I network online with a classy group of web designing women of various levels of talent, expertise and knowhow. Some have tapped into their talents to create small businesses that are quite lucrative – from high-tech corporate programmers to simple home-based web designers. Lately, a few have offered their services for things a little less technical – closet organizers, house sitters, etc. Although these interests have little to do with the original chat room’s purpose and goal, we still welcome and support them because of their determination and resourcefulness.
But as smart and savvy as many of these women are, I am in stunned awe at some business ideas that have erupted from a few creative types. The latest one is a woman offering support-group type classes in….Successful Eating. I’m not kidding. She is actually offering workshops on how to eat.
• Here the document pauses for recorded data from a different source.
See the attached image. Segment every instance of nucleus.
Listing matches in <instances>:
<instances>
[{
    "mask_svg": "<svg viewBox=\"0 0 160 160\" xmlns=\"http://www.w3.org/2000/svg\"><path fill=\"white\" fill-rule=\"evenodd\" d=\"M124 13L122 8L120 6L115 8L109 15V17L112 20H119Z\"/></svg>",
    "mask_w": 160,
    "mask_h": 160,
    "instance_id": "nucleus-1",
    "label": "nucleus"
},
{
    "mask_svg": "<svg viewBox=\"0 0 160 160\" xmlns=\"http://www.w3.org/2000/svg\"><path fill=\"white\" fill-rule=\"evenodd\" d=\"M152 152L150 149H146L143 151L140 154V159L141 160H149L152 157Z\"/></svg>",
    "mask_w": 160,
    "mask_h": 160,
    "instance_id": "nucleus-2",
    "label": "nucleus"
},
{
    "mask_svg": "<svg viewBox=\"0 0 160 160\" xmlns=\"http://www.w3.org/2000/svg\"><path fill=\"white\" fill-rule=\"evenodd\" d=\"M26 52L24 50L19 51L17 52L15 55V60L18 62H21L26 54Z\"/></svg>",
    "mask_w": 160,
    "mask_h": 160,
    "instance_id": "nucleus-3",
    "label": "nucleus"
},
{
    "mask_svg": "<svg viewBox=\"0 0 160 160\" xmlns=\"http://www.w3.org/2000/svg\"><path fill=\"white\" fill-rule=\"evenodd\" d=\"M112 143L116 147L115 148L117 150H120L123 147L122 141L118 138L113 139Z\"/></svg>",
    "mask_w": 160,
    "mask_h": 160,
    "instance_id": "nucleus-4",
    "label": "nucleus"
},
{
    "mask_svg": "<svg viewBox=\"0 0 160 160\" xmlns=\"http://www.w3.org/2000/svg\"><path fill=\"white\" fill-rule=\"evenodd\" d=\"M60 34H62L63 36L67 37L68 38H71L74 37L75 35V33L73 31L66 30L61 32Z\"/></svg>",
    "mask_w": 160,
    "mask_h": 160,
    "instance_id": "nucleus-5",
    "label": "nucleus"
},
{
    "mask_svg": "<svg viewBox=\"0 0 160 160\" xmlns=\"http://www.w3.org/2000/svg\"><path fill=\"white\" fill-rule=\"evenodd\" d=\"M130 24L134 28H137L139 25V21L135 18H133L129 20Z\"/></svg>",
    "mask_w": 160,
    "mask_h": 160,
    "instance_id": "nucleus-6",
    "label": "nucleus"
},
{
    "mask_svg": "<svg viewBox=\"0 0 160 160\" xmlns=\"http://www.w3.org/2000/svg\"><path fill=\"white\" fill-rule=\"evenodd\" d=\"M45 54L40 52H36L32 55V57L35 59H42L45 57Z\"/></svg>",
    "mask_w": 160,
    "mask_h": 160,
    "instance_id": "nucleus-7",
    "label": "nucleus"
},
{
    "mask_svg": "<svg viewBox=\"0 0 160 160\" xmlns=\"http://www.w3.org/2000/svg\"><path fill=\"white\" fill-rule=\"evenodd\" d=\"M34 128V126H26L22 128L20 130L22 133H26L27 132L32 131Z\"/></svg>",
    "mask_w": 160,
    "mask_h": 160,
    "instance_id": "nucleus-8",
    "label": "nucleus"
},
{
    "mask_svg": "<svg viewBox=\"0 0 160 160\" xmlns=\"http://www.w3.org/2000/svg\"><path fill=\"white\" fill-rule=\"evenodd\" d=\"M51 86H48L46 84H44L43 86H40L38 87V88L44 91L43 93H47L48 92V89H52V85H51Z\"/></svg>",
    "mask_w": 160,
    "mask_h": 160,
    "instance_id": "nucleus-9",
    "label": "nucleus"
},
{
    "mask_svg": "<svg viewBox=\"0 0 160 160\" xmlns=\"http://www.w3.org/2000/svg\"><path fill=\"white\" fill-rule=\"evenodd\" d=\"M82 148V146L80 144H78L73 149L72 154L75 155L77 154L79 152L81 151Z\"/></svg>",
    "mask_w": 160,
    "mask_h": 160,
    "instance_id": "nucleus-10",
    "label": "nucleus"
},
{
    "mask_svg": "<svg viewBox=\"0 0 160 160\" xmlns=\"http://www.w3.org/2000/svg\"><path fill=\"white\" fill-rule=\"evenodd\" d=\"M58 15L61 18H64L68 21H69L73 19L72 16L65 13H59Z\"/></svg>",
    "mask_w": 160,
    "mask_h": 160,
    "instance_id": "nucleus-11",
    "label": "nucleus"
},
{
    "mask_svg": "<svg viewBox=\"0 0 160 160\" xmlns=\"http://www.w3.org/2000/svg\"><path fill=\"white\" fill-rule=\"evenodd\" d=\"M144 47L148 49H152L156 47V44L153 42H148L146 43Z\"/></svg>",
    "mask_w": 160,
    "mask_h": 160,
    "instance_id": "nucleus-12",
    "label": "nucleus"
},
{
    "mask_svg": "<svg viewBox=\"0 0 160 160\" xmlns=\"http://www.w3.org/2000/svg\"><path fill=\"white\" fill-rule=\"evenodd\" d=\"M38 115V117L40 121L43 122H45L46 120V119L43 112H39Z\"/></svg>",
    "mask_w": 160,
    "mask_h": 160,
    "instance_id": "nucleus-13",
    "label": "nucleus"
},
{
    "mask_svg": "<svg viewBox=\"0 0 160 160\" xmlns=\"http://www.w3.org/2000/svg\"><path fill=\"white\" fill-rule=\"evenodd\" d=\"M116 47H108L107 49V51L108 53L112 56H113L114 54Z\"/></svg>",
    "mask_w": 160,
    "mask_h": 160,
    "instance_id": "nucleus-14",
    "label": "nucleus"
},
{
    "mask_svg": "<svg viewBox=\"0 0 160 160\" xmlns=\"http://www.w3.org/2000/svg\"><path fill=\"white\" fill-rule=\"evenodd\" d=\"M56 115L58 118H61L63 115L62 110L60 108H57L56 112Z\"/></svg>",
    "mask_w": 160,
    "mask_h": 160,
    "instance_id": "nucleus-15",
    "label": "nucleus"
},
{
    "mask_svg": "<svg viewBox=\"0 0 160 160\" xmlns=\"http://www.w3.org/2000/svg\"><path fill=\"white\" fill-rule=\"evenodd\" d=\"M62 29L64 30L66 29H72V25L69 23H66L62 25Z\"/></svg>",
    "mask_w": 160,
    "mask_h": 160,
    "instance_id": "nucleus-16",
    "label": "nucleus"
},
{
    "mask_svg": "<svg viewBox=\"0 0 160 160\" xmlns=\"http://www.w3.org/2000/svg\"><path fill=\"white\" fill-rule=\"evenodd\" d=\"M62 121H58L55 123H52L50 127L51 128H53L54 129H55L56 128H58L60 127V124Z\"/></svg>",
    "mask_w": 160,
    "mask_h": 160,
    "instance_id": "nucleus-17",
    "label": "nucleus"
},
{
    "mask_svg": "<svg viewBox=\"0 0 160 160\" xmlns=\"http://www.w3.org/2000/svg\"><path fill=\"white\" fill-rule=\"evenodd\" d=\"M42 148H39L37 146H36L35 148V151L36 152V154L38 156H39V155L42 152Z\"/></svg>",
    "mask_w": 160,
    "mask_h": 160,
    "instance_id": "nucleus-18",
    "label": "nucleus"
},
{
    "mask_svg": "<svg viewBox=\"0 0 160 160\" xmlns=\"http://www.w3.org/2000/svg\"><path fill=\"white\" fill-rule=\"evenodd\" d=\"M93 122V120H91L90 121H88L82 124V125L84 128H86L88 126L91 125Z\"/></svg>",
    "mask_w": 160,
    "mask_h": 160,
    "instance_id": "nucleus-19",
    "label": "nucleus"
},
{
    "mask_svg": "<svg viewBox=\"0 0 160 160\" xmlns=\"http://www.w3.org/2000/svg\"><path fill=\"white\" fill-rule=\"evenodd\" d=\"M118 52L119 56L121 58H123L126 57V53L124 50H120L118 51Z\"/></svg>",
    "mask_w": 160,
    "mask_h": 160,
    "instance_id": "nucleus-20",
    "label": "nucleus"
Now, it’s one thing to invest your money to visit a nutritionist once in awhile for specialized diets, weight control, etc., but the list of topics offered in these “special” workshops had me lifting my jaw up off my desk. It’s almost akin to the directions on the honey-colored motor oil my husband has in the garage with a reminder that says “Not fit for human consumption.” Do we really have to be TOLD these things!?
For $295…yes, that’s right…for a mere $295, she’ll “tell” you about:
Getting more fruits and vegetables in your diet. OK, is it really that difficult to shove a banana in your briefcase? Oh, shoot, doesn’t the orange fructose sweetener in that orange soda count?! Hey, I have a lime in my gin & tonic every night – citrus rocks – so I know I’m getting plenty ‘a Vitamin C.
Food addictions. If you feel yourself mesmerized by the 40-watt bulb in your refrigerator, just yank that sucker outta there. Of course, if you find yourself shoveling flour in your mouth while baking, then you just may have a problem.
Along with the workshops, she offers one-on-one consultation, including:
One 30-minute coaching session. Does it really take 30 minutes to tell someone to stop being a wimp, step away from the death-by-chocolate cake, and realize it’s not what you’re eating, but what’s eating you!?
6 one-hour phone sessions. Well, hello, I could lose thirty pounds in a heartbeat because I’m spending time yakking on the phone with my mouth instead of shoveling food in it. That’s a no brainer…
4 easy recipes. Hmmm, wonder what those could be. Unwrap tofu, cut in squares, bake ‘n eat. I’m telling ya, if it’s an “easy” recipe, I know I won’t want to eat it. How’s about something complicated like macaroni and cheese over chicken and dumplings!?
All kidding aside, I think I’m just jealous that she’s actually figured out how to make money off of people who have decided that food is their enemy. I think I might start a series of workshops on “What to Do When the Double Cheeseburger at McDonalds is No Longer on the Dollar Menu.” I’m stressing just thinking about it.